→ GIVEN PASSAGE:

+ + + + +

So far there haven’t been any strikes on that plant or on other nuclear power plants within Ukraine, exactly. But there have been strikes on substations that serve nuclear power plants, which this is how you get to a kind of meltdown situation. If you can’t keep the core cooled, then it becomes dangerous very quickly. That’s the biggest concern I think that people have right now. And so I think that what’s going to be the fate of this Zaporizhzhia plant is unknown. It’s still kind of a bargaining chip. I think it could be something that gets traded as part of a negotiation, even in that case, it’s going to take several years to stand back up again. And the meantime, Ukraine has, the energy ministry in Ukraine has been pushing to expand some of the other nuclear power plants, existing ones in the country trying to source some hardware from Bulgaria.
They passed…I think the parliament agreed to do that, but then they got snagged in some detail. So I’m not sure that that deal has really gone all the way through yet. But they are looking to expand that power plant, which is controversial in Ukraine because on the one hand, people see the need for more baseload power. On the other hand, the nuclear sector in Ukraine has historically been very opaque and a source of corruption and kind of a black hole. It’s a sort of all national security secrets. It’s very hard to tell what is really happening there. And this is obviously a lot of money that’s involved in building a plant like that. So I think there’s some kind of transparency and governance related risks that are entailed with a project like that that have generated some pushback from some lawmakers in the country.

+ + + + +

→ RECORD SET:

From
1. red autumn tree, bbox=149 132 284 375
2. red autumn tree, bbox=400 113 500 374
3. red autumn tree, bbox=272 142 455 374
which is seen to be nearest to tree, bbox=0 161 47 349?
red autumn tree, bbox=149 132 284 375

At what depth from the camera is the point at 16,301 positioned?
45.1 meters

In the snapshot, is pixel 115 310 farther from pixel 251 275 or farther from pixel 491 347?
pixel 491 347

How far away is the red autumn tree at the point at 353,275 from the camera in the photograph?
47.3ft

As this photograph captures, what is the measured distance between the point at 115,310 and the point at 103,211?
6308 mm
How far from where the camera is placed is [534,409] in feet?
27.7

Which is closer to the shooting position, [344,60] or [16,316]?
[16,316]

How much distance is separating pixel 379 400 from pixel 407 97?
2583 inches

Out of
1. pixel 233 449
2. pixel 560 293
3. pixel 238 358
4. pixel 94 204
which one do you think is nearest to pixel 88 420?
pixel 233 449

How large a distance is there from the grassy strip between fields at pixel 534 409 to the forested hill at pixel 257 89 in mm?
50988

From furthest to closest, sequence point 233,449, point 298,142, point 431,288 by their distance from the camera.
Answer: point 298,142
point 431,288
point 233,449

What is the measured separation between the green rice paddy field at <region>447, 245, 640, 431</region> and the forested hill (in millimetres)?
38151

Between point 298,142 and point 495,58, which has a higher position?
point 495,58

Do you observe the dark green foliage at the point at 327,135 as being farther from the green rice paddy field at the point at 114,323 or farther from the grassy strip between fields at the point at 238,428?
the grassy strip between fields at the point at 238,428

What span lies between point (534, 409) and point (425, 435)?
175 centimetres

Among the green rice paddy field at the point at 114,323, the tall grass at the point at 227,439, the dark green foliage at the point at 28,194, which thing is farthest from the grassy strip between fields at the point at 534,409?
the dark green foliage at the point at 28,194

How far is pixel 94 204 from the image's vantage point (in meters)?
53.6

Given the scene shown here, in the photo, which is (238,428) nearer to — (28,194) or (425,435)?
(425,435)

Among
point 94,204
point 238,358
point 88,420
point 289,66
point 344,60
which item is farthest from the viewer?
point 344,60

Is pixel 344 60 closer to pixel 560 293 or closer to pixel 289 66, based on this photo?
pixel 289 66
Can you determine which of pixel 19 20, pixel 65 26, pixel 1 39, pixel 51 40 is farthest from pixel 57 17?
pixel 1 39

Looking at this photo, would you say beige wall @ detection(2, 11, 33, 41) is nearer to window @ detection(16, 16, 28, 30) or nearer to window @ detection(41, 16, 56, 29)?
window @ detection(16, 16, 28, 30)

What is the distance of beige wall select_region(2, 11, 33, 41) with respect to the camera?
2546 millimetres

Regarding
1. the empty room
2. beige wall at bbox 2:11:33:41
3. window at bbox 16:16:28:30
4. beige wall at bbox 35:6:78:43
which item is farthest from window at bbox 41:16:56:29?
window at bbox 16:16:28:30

+ + + + +

→ GIVEN TASK 1: In the passage on Ukrainian nuclear power, the sentence beginning "On the other hand" describes what Ukraine's nuclear sector has historically been. List each description it gives.
→ GIVEN TASK 2: According to the passage on Ukrainian nuclear power, from which country is Ukraine's energy ministry trying to source hardware?

→ FINAL RESULT 1:
- very opaque
- a source of corruption
- kind of a black hole

→ FINAL RESULT 2: Bulgaria